The book is published and edited by Peter Maresca, a comics collector, digital entrepreneur and founder of Sunday Press, who has worked tirelessly to re-create the color and print quality of Little Nemo's original newspaper publication. The price is a hefty $120, but the book will still likely be very attractive to comics fans as well as libraries. The initial printing is roughly 5,000 copies.

Hailed as one of the most beautifully illustrated and intricately designed comics strips ever produced, Winsor McCay's Little Nemo in Slumberland was first published in 1905. The strip chronicles the nightly dreams of Nemo, a little New York City boy summoned to slumberland by the king of dreams. In the last panel of every strip, Nemo wakes up, interrupting his latest dream adventure.

Maresca is a comics collector who originally became obsessed with the McCay strip after he purchased a large collection of newspaper comics in the 1970s. "Nemo just struck me," says Maresca. "This was in the 1970s and because the strip was so strange and psychedelic, I figured McCay must have been on drugs. But McCay was just a drawing genius and his comics collected his childhood dreams."

Over the years, Maresca tried to get publishers interested in a full-size reprint of the broadsheet strip but all were reluctant. "I knew the 100th anniversary was coming," he says, "so in 2004 I decided to do it myself." With the assistance of Art Spiegelman and comics collector and author Bill Blackbeard, Maresca was able to convince French designer Philippe Ghielmetti to design the book. Maresca selected 115 comics from his own collection. He scanned the material and did corrections and restoration work himself—removing yellowing, stains and tears, but leaving in original color bleeds and misregistrations—spending an average of five to six hours, sometimes more, restoring each strip.

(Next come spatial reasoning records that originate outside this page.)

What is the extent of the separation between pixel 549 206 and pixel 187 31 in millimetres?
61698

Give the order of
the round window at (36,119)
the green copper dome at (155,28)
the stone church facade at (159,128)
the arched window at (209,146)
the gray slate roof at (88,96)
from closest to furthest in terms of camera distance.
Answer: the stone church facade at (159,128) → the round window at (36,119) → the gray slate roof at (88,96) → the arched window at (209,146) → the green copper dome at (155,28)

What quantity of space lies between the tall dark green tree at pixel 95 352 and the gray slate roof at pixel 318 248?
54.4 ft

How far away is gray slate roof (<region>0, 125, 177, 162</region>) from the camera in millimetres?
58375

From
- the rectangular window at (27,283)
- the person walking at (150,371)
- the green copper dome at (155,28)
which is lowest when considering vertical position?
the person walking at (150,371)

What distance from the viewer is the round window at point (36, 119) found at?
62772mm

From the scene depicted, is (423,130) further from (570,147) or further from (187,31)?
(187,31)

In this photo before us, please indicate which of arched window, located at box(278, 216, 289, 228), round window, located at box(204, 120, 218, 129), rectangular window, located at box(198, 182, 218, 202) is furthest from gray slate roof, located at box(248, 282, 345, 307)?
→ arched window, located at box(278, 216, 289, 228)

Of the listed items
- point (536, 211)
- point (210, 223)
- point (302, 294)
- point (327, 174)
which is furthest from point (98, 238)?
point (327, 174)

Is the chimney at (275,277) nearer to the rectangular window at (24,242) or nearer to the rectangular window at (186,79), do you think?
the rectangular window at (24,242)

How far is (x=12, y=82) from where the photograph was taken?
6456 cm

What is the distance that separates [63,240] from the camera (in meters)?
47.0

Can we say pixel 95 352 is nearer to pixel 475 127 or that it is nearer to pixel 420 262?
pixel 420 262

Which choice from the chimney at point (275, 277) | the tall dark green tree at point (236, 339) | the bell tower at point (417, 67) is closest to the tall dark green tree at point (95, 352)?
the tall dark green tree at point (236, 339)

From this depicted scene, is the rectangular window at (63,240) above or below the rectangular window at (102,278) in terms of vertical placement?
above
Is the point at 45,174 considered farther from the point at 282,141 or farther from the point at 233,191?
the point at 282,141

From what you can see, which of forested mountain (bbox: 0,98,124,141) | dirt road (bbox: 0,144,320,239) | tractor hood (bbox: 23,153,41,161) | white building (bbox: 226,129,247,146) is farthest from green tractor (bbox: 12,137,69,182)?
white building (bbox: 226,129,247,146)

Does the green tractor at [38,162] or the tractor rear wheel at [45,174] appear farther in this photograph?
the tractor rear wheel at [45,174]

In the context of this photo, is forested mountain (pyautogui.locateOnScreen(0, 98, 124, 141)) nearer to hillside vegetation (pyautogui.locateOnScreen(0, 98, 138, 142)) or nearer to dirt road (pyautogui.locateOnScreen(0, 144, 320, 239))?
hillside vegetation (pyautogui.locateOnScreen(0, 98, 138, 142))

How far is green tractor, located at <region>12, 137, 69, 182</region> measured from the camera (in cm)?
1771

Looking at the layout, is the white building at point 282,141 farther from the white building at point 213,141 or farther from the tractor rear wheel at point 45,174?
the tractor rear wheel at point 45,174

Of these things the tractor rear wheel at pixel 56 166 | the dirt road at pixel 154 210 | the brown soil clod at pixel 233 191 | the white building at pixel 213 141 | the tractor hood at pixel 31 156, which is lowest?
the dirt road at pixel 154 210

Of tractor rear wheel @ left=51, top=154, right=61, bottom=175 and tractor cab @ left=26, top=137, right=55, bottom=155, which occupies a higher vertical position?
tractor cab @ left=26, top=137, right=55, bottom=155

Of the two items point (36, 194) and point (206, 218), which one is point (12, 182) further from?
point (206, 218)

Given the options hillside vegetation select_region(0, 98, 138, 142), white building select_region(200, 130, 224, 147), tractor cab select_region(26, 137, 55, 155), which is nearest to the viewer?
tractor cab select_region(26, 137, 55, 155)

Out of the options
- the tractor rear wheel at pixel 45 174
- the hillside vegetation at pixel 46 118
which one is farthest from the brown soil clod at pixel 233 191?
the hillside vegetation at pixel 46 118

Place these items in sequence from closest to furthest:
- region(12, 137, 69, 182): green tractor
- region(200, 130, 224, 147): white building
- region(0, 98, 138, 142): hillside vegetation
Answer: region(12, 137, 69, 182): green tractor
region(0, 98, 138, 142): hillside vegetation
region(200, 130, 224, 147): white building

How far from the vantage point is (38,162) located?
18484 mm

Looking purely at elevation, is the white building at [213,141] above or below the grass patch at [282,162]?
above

"I wanted to duplicate how the comics looked when they were new," says Maresca. "You can get a sense of what the color was like. This was before radio and TV. It was the first time that we had a mass culture product that was read by everyone at the same time on Sunday morning."

Maresca declined to say how much the book cost to publish. "I may take a shower," says Maresca, "but it won't be a bath."